ENUNCIADO: Reproduza, sem nenhuma alteração, o trecho dos dados que começa na primeira linha e termina na linha que contém "112L71 117H81L86 111V107L82", incluindo as duas extremidades. Deixe as imagens de fora da resposta.
════════════════════
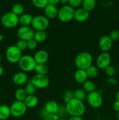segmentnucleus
Masks as SVG:
<instances>
[{
  "label": "nucleus",
  "mask_w": 119,
  "mask_h": 120,
  "mask_svg": "<svg viewBox=\"0 0 119 120\" xmlns=\"http://www.w3.org/2000/svg\"><path fill=\"white\" fill-rule=\"evenodd\" d=\"M66 112L71 117H81L86 111V107L82 101L71 98L66 103Z\"/></svg>",
  "instance_id": "1"
},
{
  "label": "nucleus",
  "mask_w": 119,
  "mask_h": 120,
  "mask_svg": "<svg viewBox=\"0 0 119 120\" xmlns=\"http://www.w3.org/2000/svg\"><path fill=\"white\" fill-rule=\"evenodd\" d=\"M86 100L89 105L93 109H99L103 104L102 96L98 91L89 93L87 95Z\"/></svg>",
  "instance_id": "8"
},
{
  "label": "nucleus",
  "mask_w": 119,
  "mask_h": 120,
  "mask_svg": "<svg viewBox=\"0 0 119 120\" xmlns=\"http://www.w3.org/2000/svg\"><path fill=\"white\" fill-rule=\"evenodd\" d=\"M116 101H119V90L116 93Z\"/></svg>",
  "instance_id": "44"
},
{
  "label": "nucleus",
  "mask_w": 119,
  "mask_h": 120,
  "mask_svg": "<svg viewBox=\"0 0 119 120\" xmlns=\"http://www.w3.org/2000/svg\"><path fill=\"white\" fill-rule=\"evenodd\" d=\"M20 69L23 72H30L35 70L36 63L34 57L29 55H23L18 62Z\"/></svg>",
  "instance_id": "3"
},
{
  "label": "nucleus",
  "mask_w": 119,
  "mask_h": 120,
  "mask_svg": "<svg viewBox=\"0 0 119 120\" xmlns=\"http://www.w3.org/2000/svg\"><path fill=\"white\" fill-rule=\"evenodd\" d=\"M96 4V0H83L82 6L84 9L89 12L93 10Z\"/></svg>",
  "instance_id": "24"
},
{
  "label": "nucleus",
  "mask_w": 119,
  "mask_h": 120,
  "mask_svg": "<svg viewBox=\"0 0 119 120\" xmlns=\"http://www.w3.org/2000/svg\"><path fill=\"white\" fill-rule=\"evenodd\" d=\"M93 57L90 53L83 52L78 54L75 59V64L78 69L86 70L92 65Z\"/></svg>",
  "instance_id": "2"
},
{
  "label": "nucleus",
  "mask_w": 119,
  "mask_h": 120,
  "mask_svg": "<svg viewBox=\"0 0 119 120\" xmlns=\"http://www.w3.org/2000/svg\"><path fill=\"white\" fill-rule=\"evenodd\" d=\"M27 109L24 102L16 101L10 107L11 116L15 117H22L26 113Z\"/></svg>",
  "instance_id": "9"
},
{
  "label": "nucleus",
  "mask_w": 119,
  "mask_h": 120,
  "mask_svg": "<svg viewBox=\"0 0 119 120\" xmlns=\"http://www.w3.org/2000/svg\"><path fill=\"white\" fill-rule=\"evenodd\" d=\"M33 5L38 9H44L49 4L48 0H32Z\"/></svg>",
  "instance_id": "32"
},
{
  "label": "nucleus",
  "mask_w": 119,
  "mask_h": 120,
  "mask_svg": "<svg viewBox=\"0 0 119 120\" xmlns=\"http://www.w3.org/2000/svg\"><path fill=\"white\" fill-rule=\"evenodd\" d=\"M88 77L95 78L99 75V69L95 66L91 65L86 70Z\"/></svg>",
  "instance_id": "28"
},
{
  "label": "nucleus",
  "mask_w": 119,
  "mask_h": 120,
  "mask_svg": "<svg viewBox=\"0 0 119 120\" xmlns=\"http://www.w3.org/2000/svg\"><path fill=\"white\" fill-rule=\"evenodd\" d=\"M50 22L49 19L45 16L37 15L34 16L32 22V28L35 31L46 30L49 27Z\"/></svg>",
  "instance_id": "5"
},
{
  "label": "nucleus",
  "mask_w": 119,
  "mask_h": 120,
  "mask_svg": "<svg viewBox=\"0 0 119 120\" xmlns=\"http://www.w3.org/2000/svg\"><path fill=\"white\" fill-rule=\"evenodd\" d=\"M27 43H28V48H29L30 50L35 49L37 45V43L35 39H33V38L27 41Z\"/></svg>",
  "instance_id": "37"
},
{
  "label": "nucleus",
  "mask_w": 119,
  "mask_h": 120,
  "mask_svg": "<svg viewBox=\"0 0 119 120\" xmlns=\"http://www.w3.org/2000/svg\"><path fill=\"white\" fill-rule=\"evenodd\" d=\"M35 31L32 27L29 26H22L18 30L17 35L19 39L28 41L29 40L33 38Z\"/></svg>",
  "instance_id": "11"
},
{
  "label": "nucleus",
  "mask_w": 119,
  "mask_h": 120,
  "mask_svg": "<svg viewBox=\"0 0 119 120\" xmlns=\"http://www.w3.org/2000/svg\"><path fill=\"white\" fill-rule=\"evenodd\" d=\"M28 96L24 89L20 88L16 90L15 93V97L16 101L23 102Z\"/></svg>",
  "instance_id": "26"
},
{
  "label": "nucleus",
  "mask_w": 119,
  "mask_h": 120,
  "mask_svg": "<svg viewBox=\"0 0 119 120\" xmlns=\"http://www.w3.org/2000/svg\"><path fill=\"white\" fill-rule=\"evenodd\" d=\"M96 66L98 69L105 70L110 65L111 56L108 52H102L98 56L96 61Z\"/></svg>",
  "instance_id": "12"
},
{
  "label": "nucleus",
  "mask_w": 119,
  "mask_h": 120,
  "mask_svg": "<svg viewBox=\"0 0 119 120\" xmlns=\"http://www.w3.org/2000/svg\"><path fill=\"white\" fill-rule=\"evenodd\" d=\"M49 70V67L46 64H37L35 69V71L38 75H46Z\"/></svg>",
  "instance_id": "27"
},
{
  "label": "nucleus",
  "mask_w": 119,
  "mask_h": 120,
  "mask_svg": "<svg viewBox=\"0 0 119 120\" xmlns=\"http://www.w3.org/2000/svg\"><path fill=\"white\" fill-rule=\"evenodd\" d=\"M28 77L26 73L23 71H19L14 75L12 81L16 86H22L26 84Z\"/></svg>",
  "instance_id": "15"
},
{
  "label": "nucleus",
  "mask_w": 119,
  "mask_h": 120,
  "mask_svg": "<svg viewBox=\"0 0 119 120\" xmlns=\"http://www.w3.org/2000/svg\"><path fill=\"white\" fill-rule=\"evenodd\" d=\"M105 72L107 76L110 77H113V76H115L116 71L115 68L113 66L110 65L105 69Z\"/></svg>",
  "instance_id": "34"
},
{
  "label": "nucleus",
  "mask_w": 119,
  "mask_h": 120,
  "mask_svg": "<svg viewBox=\"0 0 119 120\" xmlns=\"http://www.w3.org/2000/svg\"><path fill=\"white\" fill-rule=\"evenodd\" d=\"M69 0H60V2L64 5H66L67 4H68Z\"/></svg>",
  "instance_id": "43"
},
{
  "label": "nucleus",
  "mask_w": 119,
  "mask_h": 120,
  "mask_svg": "<svg viewBox=\"0 0 119 120\" xmlns=\"http://www.w3.org/2000/svg\"><path fill=\"white\" fill-rule=\"evenodd\" d=\"M83 0H69V5L72 7V8H77L82 5Z\"/></svg>",
  "instance_id": "36"
},
{
  "label": "nucleus",
  "mask_w": 119,
  "mask_h": 120,
  "mask_svg": "<svg viewBox=\"0 0 119 120\" xmlns=\"http://www.w3.org/2000/svg\"><path fill=\"white\" fill-rule=\"evenodd\" d=\"M110 38L113 41H116L119 39V30H113L110 32L109 35Z\"/></svg>",
  "instance_id": "35"
},
{
  "label": "nucleus",
  "mask_w": 119,
  "mask_h": 120,
  "mask_svg": "<svg viewBox=\"0 0 119 120\" xmlns=\"http://www.w3.org/2000/svg\"><path fill=\"white\" fill-rule=\"evenodd\" d=\"M1 21L4 26L11 29L16 27L19 23V16L12 12H9L2 15Z\"/></svg>",
  "instance_id": "6"
},
{
  "label": "nucleus",
  "mask_w": 119,
  "mask_h": 120,
  "mask_svg": "<svg viewBox=\"0 0 119 120\" xmlns=\"http://www.w3.org/2000/svg\"><path fill=\"white\" fill-rule=\"evenodd\" d=\"M75 9L69 5H66L62 7L58 10V19L63 22H68L73 19L74 17Z\"/></svg>",
  "instance_id": "4"
},
{
  "label": "nucleus",
  "mask_w": 119,
  "mask_h": 120,
  "mask_svg": "<svg viewBox=\"0 0 119 120\" xmlns=\"http://www.w3.org/2000/svg\"><path fill=\"white\" fill-rule=\"evenodd\" d=\"M24 10V8L23 5L21 4H16L13 6L11 12L19 16L23 14Z\"/></svg>",
  "instance_id": "30"
},
{
  "label": "nucleus",
  "mask_w": 119,
  "mask_h": 120,
  "mask_svg": "<svg viewBox=\"0 0 119 120\" xmlns=\"http://www.w3.org/2000/svg\"><path fill=\"white\" fill-rule=\"evenodd\" d=\"M106 83L108 86H114L117 84V82L116 80L113 77H110L107 80Z\"/></svg>",
  "instance_id": "39"
},
{
  "label": "nucleus",
  "mask_w": 119,
  "mask_h": 120,
  "mask_svg": "<svg viewBox=\"0 0 119 120\" xmlns=\"http://www.w3.org/2000/svg\"><path fill=\"white\" fill-rule=\"evenodd\" d=\"M88 78V76L86 70L78 69L74 74L75 80L79 84H83L84 82L87 80Z\"/></svg>",
  "instance_id": "19"
},
{
  "label": "nucleus",
  "mask_w": 119,
  "mask_h": 120,
  "mask_svg": "<svg viewBox=\"0 0 119 120\" xmlns=\"http://www.w3.org/2000/svg\"><path fill=\"white\" fill-rule=\"evenodd\" d=\"M24 104L27 108L29 109H32L35 107L38 103V100L37 97L35 95H32V96H28L24 100Z\"/></svg>",
  "instance_id": "21"
},
{
  "label": "nucleus",
  "mask_w": 119,
  "mask_h": 120,
  "mask_svg": "<svg viewBox=\"0 0 119 120\" xmlns=\"http://www.w3.org/2000/svg\"><path fill=\"white\" fill-rule=\"evenodd\" d=\"M83 89L85 90L86 92H88L89 93L93 91H96V84L93 82L91 80H87L85 82L83 83Z\"/></svg>",
  "instance_id": "25"
},
{
  "label": "nucleus",
  "mask_w": 119,
  "mask_h": 120,
  "mask_svg": "<svg viewBox=\"0 0 119 120\" xmlns=\"http://www.w3.org/2000/svg\"><path fill=\"white\" fill-rule=\"evenodd\" d=\"M89 16V13L83 8H78L75 10L74 19L79 22H83L86 21Z\"/></svg>",
  "instance_id": "14"
},
{
  "label": "nucleus",
  "mask_w": 119,
  "mask_h": 120,
  "mask_svg": "<svg viewBox=\"0 0 119 120\" xmlns=\"http://www.w3.org/2000/svg\"><path fill=\"white\" fill-rule=\"evenodd\" d=\"M11 116L10 107L7 105H0V120H7Z\"/></svg>",
  "instance_id": "22"
},
{
  "label": "nucleus",
  "mask_w": 119,
  "mask_h": 120,
  "mask_svg": "<svg viewBox=\"0 0 119 120\" xmlns=\"http://www.w3.org/2000/svg\"><path fill=\"white\" fill-rule=\"evenodd\" d=\"M112 45L113 41L107 35L102 36L99 41V47L103 52H108L112 48Z\"/></svg>",
  "instance_id": "13"
},
{
  "label": "nucleus",
  "mask_w": 119,
  "mask_h": 120,
  "mask_svg": "<svg viewBox=\"0 0 119 120\" xmlns=\"http://www.w3.org/2000/svg\"><path fill=\"white\" fill-rule=\"evenodd\" d=\"M44 120H60V117L57 114H47Z\"/></svg>",
  "instance_id": "38"
},
{
  "label": "nucleus",
  "mask_w": 119,
  "mask_h": 120,
  "mask_svg": "<svg viewBox=\"0 0 119 120\" xmlns=\"http://www.w3.org/2000/svg\"><path fill=\"white\" fill-rule=\"evenodd\" d=\"M113 107L114 111H116V112L119 111V101H116L114 103V104H113Z\"/></svg>",
  "instance_id": "41"
},
{
  "label": "nucleus",
  "mask_w": 119,
  "mask_h": 120,
  "mask_svg": "<svg viewBox=\"0 0 119 120\" xmlns=\"http://www.w3.org/2000/svg\"><path fill=\"white\" fill-rule=\"evenodd\" d=\"M24 89L28 96H32V95H35L36 88L31 82H29L26 84Z\"/></svg>",
  "instance_id": "31"
},
{
  "label": "nucleus",
  "mask_w": 119,
  "mask_h": 120,
  "mask_svg": "<svg viewBox=\"0 0 119 120\" xmlns=\"http://www.w3.org/2000/svg\"><path fill=\"white\" fill-rule=\"evenodd\" d=\"M4 73V69L1 65H0V76H2Z\"/></svg>",
  "instance_id": "45"
},
{
  "label": "nucleus",
  "mask_w": 119,
  "mask_h": 120,
  "mask_svg": "<svg viewBox=\"0 0 119 120\" xmlns=\"http://www.w3.org/2000/svg\"><path fill=\"white\" fill-rule=\"evenodd\" d=\"M44 9L45 16L49 19H52L56 18L58 16V9L56 6L48 4Z\"/></svg>",
  "instance_id": "17"
},
{
  "label": "nucleus",
  "mask_w": 119,
  "mask_h": 120,
  "mask_svg": "<svg viewBox=\"0 0 119 120\" xmlns=\"http://www.w3.org/2000/svg\"><path fill=\"white\" fill-rule=\"evenodd\" d=\"M117 118L118 120H119V111L117 112V115H116Z\"/></svg>",
  "instance_id": "47"
},
{
  "label": "nucleus",
  "mask_w": 119,
  "mask_h": 120,
  "mask_svg": "<svg viewBox=\"0 0 119 120\" xmlns=\"http://www.w3.org/2000/svg\"><path fill=\"white\" fill-rule=\"evenodd\" d=\"M49 54L44 50H39L36 52L33 57L36 64H46L49 60Z\"/></svg>",
  "instance_id": "16"
},
{
  "label": "nucleus",
  "mask_w": 119,
  "mask_h": 120,
  "mask_svg": "<svg viewBox=\"0 0 119 120\" xmlns=\"http://www.w3.org/2000/svg\"><path fill=\"white\" fill-rule=\"evenodd\" d=\"M47 38V34L45 30H38L35 31L33 36V39L38 43H42L46 40Z\"/></svg>",
  "instance_id": "23"
},
{
  "label": "nucleus",
  "mask_w": 119,
  "mask_h": 120,
  "mask_svg": "<svg viewBox=\"0 0 119 120\" xmlns=\"http://www.w3.org/2000/svg\"><path fill=\"white\" fill-rule=\"evenodd\" d=\"M64 120V119H61V120Z\"/></svg>",
  "instance_id": "49"
},
{
  "label": "nucleus",
  "mask_w": 119,
  "mask_h": 120,
  "mask_svg": "<svg viewBox=\"0 0 119 120\" xmlns=\"http://www.w3.org/2000/svg\"><path fill=\"white\" fill-rule=\"evenodd\" d=\"M4 39V36L2 34H0V42H2Z\"/></svg>",
  "instance_id": "46"
},
{
  "label": "nucleus",
  "mask_w": 119,
  "mask_h": 120,
  "mask_svg": "<svg viewBox=\"0 0 119 120\" xmlns=\"http://www.w3.org/2000/svg\"><path fill=\"white\" fill-rule=\"evenodd\" d=\"M36 89H43L46 88L50 83V79L47 75H35L30 81Z\"/></svg>",
  "instance_id": "10"
},
{
  "label": "nucleus",
  "mask_w": 119,
  "mask_h": 120,
  "mask_svg": "<svg viewBox=\"0 0 119 120\" xmlns=\"http://www.w3.org/2000/svg\"><path fill=\"white\" fill-rule=\"evenodd\" d=\"M16 46L21 52L24 51V50H25L28 48L27 41H24V40L19 39L17 43H16Z\"/></svg>",
  "instance_id": "33"
},
{
  "label": "nucleus",
  "mask_w": 119,
  "mask_h": 120,
  "mask_svg": "<svg viewBox=\"0 0 119 120\" xmlns=\"http://www.w3.org/2000/svg\"><path fill=\"white\" fill-rule=\"evenodd\" d=\"M86 97V92L83 89H78L74 92V98L79 100H84Z\"/></svg>",
  "instance_id": "29"
},
{
  "label": "nucleus",
  "mask_w": 119,
  "mask_h": 120,
  "mask_svg": "<svg viewBox=\"0 0 119 120\" xmlns=\"http://www.w3.org/2000/svg\"><path fill=\"white\" fill-rule=\"evenodd\" d=\"M44 109L48 114H57L59 110V105L56 101L49 100L46 103Z\"/></svg>",
  "instance_id": "18"
},
{
  "label": "nucleus",
  "mask_w": 119,
  "mask_h": 120,
  "mask_svg": "<svg viewBox=\"0 0 119 120\" xmlns=\"http://www.w3.org/2000/svg\"><path fill=\"white\" fill-rule=\"evenodd\" d=\"M33 16L29 14H23L19 17V23L23 26L31 25Z\"/></svg>",
  "instance_id": "20"
},
{
  "label": "nucleus",
  "mask_w": 119,
  "mask_h": 120,
  "mask_svg": "<svg viewBox=\"0 0 119 120\" xmlns=\"http://www.w3.org/2000/svg\"><path fill=\"white\" fill-rule=\"evenodd\" d=\"M1 59H2V57H1V54H0V63H1Z\"/></svg>",
  "instance_id": "48"
},
{
  "label": "nucleus",
  "mask_w": 119,
  "mask_h": 120,
  "mask_svg": "<svg viewBox=\"0 0 119 120\" xmlns=\"http://www.w3.org/2000/svg\"><path fill=\"white\" fill-rule=\"evenodd\" d=\"M68 120H84L81 117H71Z\"/></svg>",
  "instance_id": "42"
},
{
  "label": "nucleus",
  "mask_w": 119,
  "mask_h": 120,
  "mask_svg": "<svg viewBox=\"0 0 119 120\" xmlns=\"http://www.w3.org/2000/svg\"><path fill=\"white\" fill-rule=\"evenodd\" d=\"M60 2V0H48L49 4L56 6Z\"/></svg>",
  "instance_id": "40"
},
{
  "label": "nucleus",
  "mask_w": 119,
  "mask_h": 120,
  "mask_svg": "<svg viewBox=\"0 0 119 120\" xmlns=\"http://www.w3.org/2000/svg\"><path fill=\"white\" fill-rule=\"evenodd\" d=\"M5 55L7 60L11 63H18L22 56V52L16 45H12L8 47L6 50Z\"/></svg>",
  "instance_id": "7"
}]
</instances>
════════════════════
RESPOSTA DO EXERCÍCIO:
segmentnucleus
Masks as SVG:
<instances>
[{
  "label": "nucleus",
  "mask_w": 119,
  "mask_h": 120,
  "mask_svg": "<svg viewBox=\"0 0 119 120\" xmlns=\"http://www.w3.org/2000/svg\"><path fill=\"white\" fill-rule=\"evenodd\" d=\"M66 112L71 117H81L86 111V107L82 101L71 98L66 103Z\"/></svg>",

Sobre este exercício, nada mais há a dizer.